Even popular Hadoop tools such as HBase, Pig, and Hive lack security measures in their implementation.

Consider the massive number of insecure nodes in any and all Hadoop systems. Then multiply that by how widespread Hadoop is. A lot of Microsoft Azure systems use Hadoop, as do Amazon EC2/S3 services, Yahoo!, and most of the world's most popular websites, e-commerce sites, and cloud services. On November 8^th 2012, Facebook announced that they have over 100 petabytes in their Hadoop system, and it grows by about half a petabyte per day. In 2013, most than half of all Fortune 50 companies say they use Hadoop.

Chances are, you interacted with a Hadoop system today, and you didn't even know it.

One alternative to Hadoop is the open source Sector/Sphere project. Sector is a file server system, and Sphere is its processing engine.

Sector supports file transfer encryption, unlike Hadoop. It's also better designed to be integrated into secure protocols, such as Lightweight Directory Access Protocol (LDAP).

Unfortunately, its use is nowhere near as widespread as Hadoop. Hopefully, that'll change.

An even bigger issue is the very nature of Big Data. It consists of millions of servers, in countless data centers worldwide. Each is a building with all of the associated physical security vulnerabilities.

The way it's all linked together, and the speed in which it operates, results in so many software vulnerabilities and other bugs that we can barely make a dent in reporting and hardening all of them.

So, what can we do about it?

As I mentioned, when building a Big Data system, consider software that implements as many encryption and authentication measures as possible. All of the principles that pertain to hardening data centers can be extrapolated to hardening enoromous data centers, which is the easiest manifestation of Big Data to conceptualize.

Physical security is often overlooked and it mustn't be. Is there any way for unauthorized individuals to enter your server rooms?

Log everything, as much as technologically possible. Don't build any data systems until you have the hardware, software, and network infrastructure necessary to log a lot more data and events than you think you'll ever have. Use the most appropriate log analysis software for each and every system and function. But also make sure that well trained human beings check those logs on a frequent schedule – don't depend on alerts.

Hire third-party penetration testers at least once a year. Make sure they attack everything, including your people. They're the means of social engineering vulnerabilties.

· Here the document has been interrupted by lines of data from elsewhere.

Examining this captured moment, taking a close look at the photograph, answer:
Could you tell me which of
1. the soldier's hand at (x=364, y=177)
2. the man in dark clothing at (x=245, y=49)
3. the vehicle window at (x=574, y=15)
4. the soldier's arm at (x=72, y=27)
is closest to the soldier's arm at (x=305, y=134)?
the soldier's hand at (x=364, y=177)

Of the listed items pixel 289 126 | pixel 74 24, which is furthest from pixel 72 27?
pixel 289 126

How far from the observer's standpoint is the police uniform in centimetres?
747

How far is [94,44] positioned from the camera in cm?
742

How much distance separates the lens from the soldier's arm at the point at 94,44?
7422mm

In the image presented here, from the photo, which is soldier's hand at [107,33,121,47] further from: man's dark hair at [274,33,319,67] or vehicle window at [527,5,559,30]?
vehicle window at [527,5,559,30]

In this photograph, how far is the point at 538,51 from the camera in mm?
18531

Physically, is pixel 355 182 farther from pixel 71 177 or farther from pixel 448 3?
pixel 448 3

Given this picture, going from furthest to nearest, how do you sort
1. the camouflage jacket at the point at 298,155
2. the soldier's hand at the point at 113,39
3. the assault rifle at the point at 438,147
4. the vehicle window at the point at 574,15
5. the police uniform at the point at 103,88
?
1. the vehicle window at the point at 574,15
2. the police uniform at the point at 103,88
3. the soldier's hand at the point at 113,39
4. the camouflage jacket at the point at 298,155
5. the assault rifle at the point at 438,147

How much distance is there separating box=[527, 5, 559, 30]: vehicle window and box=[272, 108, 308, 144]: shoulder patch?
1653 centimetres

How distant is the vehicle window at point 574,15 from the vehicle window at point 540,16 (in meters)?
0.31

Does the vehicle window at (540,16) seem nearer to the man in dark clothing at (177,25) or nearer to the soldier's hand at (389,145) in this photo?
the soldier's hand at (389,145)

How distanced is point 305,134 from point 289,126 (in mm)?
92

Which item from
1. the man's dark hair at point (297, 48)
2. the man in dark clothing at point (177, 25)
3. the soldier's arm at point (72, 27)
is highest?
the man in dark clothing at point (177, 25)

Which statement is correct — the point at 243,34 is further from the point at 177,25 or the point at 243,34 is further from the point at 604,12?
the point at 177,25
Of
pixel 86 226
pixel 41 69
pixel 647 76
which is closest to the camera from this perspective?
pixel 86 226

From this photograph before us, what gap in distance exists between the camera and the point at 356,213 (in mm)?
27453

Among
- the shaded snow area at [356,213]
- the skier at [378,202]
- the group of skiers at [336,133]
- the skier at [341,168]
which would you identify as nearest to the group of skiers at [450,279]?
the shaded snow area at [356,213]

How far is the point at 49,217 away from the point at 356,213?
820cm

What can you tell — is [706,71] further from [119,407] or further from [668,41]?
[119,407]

When the penetration testers have thorough reports, don't overlook a single detail. Compare their findings to your network configuration and IT security policy, and make adjustments accordingly. Quite often, security hardening involves spending money on hiring more domestic IT security professionals, in addition to more hardware and networking appliances and equipment. I suspect that corporate executive stinginess to their IT departments is a Big Data vulnerability that's often overlooked. Far too often.

Big Data just keeps on getting bigger and bigger. It's almost like Moore's Law. And...it has a domino effect.

Our Big Data technology wasn't initially developed with security in mind, but we must work hard to correct that. It requires fixing what we have now, and constantly monitoring and fixing systems as they grow. Vigilance is a must. However overwhelming the international effort may be, if we set our minds to it, we can do it!